Problem to work on: Copy out the following rows word for word, leaving every line unchanged.
>> begin Supplied records
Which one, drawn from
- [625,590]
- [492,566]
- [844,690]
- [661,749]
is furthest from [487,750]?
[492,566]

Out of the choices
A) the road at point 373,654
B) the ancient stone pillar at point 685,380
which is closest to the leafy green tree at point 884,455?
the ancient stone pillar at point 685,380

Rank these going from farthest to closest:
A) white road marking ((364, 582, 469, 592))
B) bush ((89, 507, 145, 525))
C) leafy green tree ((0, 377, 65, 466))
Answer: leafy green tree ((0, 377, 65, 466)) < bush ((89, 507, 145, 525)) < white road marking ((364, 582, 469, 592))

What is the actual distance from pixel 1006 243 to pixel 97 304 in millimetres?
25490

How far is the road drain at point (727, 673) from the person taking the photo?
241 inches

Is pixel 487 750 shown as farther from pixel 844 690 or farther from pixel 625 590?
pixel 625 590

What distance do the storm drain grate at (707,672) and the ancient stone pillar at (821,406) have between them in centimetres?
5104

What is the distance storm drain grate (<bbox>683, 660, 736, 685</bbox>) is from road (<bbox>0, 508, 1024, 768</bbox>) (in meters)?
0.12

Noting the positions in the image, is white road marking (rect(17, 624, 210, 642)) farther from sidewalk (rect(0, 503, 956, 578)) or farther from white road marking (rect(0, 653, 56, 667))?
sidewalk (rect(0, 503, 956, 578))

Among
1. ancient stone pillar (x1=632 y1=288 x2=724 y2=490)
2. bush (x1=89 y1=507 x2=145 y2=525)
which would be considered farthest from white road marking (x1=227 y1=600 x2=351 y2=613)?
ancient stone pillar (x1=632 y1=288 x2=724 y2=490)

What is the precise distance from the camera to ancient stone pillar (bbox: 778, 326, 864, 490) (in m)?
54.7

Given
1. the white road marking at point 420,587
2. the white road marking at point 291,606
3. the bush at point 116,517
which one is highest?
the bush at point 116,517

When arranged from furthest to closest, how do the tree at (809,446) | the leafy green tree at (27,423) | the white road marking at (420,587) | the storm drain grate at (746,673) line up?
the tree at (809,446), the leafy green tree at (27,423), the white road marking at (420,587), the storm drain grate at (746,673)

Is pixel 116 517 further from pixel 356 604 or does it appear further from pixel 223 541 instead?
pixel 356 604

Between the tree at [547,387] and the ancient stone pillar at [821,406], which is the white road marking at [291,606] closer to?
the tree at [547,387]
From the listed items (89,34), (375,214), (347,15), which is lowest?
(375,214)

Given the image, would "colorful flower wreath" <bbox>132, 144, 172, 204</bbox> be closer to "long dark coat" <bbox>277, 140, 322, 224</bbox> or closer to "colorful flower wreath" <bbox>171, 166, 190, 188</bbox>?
>> end Supplied records
Result:
Which one, drawn from
- [625,590]
- [492,566]
- [844,690]
- [661,749]
is furthest from [487,750]?
[492,566]

Out of the choices
A) the road at point 373,654
B) the ancient stone pillar at point 685,380
which is closest to the leafy green tree at point 884,455?
the ancient stone pillar at point 685,380

Rank these going from farthest to closest:
A) white road marking ((364, 582, 469, 592))
B) bush ((89, 507, 145, 525))
C) leafy green tree ((0, 377, 65, 466))
Answer: leafy green tree ((0, 377, 65, 466)) < bush ((89, 507, 145, 525)) < white road marking ((364, 582, 469, 592))

What is the actual distance from pixel 1006 243 to pixel 97 304 in millimetres?
25490

How far is the road drain at point (727, 673) from the person taking the photo?
241 inches

Is pixel 487 750 shown as farther from pixel 844 690 or farther from pixel 625 590?
pixel 625 590

What distance do the storm drain grate at (707,672) and the ancient stone pillar at (821,406) have between them in centimetres?
5104

What is the distance storm drain grate (<bbox>683, 660, 736, 685</bbox>) is from road (<bbox>0, 508, 1024, 768</bbox>) (in meters)?
0.12

Noting the positions in the image, is white road marking (rect(17, 624, 210, 642)) farther from sidewalk (rect(0, 503, 956, 578)) or farther from white road marking (rect(0, 653, 56, 667))?
sidewalk (rect(0, 503, 956, 578))

Among
1. ancient stone pillar (x1=632 y1=288 x2=724 y2=490)
2. bush (x1=89 y1=507 x2=145 y2=525)
which would be considered farthest from white road marking (x1=227 y1=600 x2=351 y2=613)?
ancient stone pillar (x1=632 y1=288 x2=724 y2=490)

What is the precise distance from the camera to ancient stone pillar (bbox: 778, 326, 864, 490) (in m)?
54.7

Given
1. the white road marking at point 420,587
2. the white road marking at point 291,606
3. the bush at point 116,517
which one is highest?
the bush at point 116,517

When arranged from furthest to closest, how do the tree at (809,446) | the leafy green tree at (27,423) | the white road marking at (420,587) | the storm drain grate at (746,673) line up?
the tree at (809,446), the leafy green tree at (27,423), the white road marking at (420,587), the storm drain grate at (746,673)

Is pixel 116 517 further from pixel 356 604 or does it appear further from pixel 223 541 instead?
pixel 356 604

Between the tree at [547,387] and the ancient stone pillar at [821,406], which is the white road marking at [291,606] closer to?
the tree at [547,387]
From the listed items (89,34), (375,214), (347,15), which is lowest?
(375,214)

Given the image, would "colorful flower wreath" <bbox>132, 144, 172, 204</bbox> be closer to "long dark coat" <bbox>277, 140, 322, 224</bbox> or closer to "colorful flower wreath" <bbox>171, 166, 190, 188</bbox>?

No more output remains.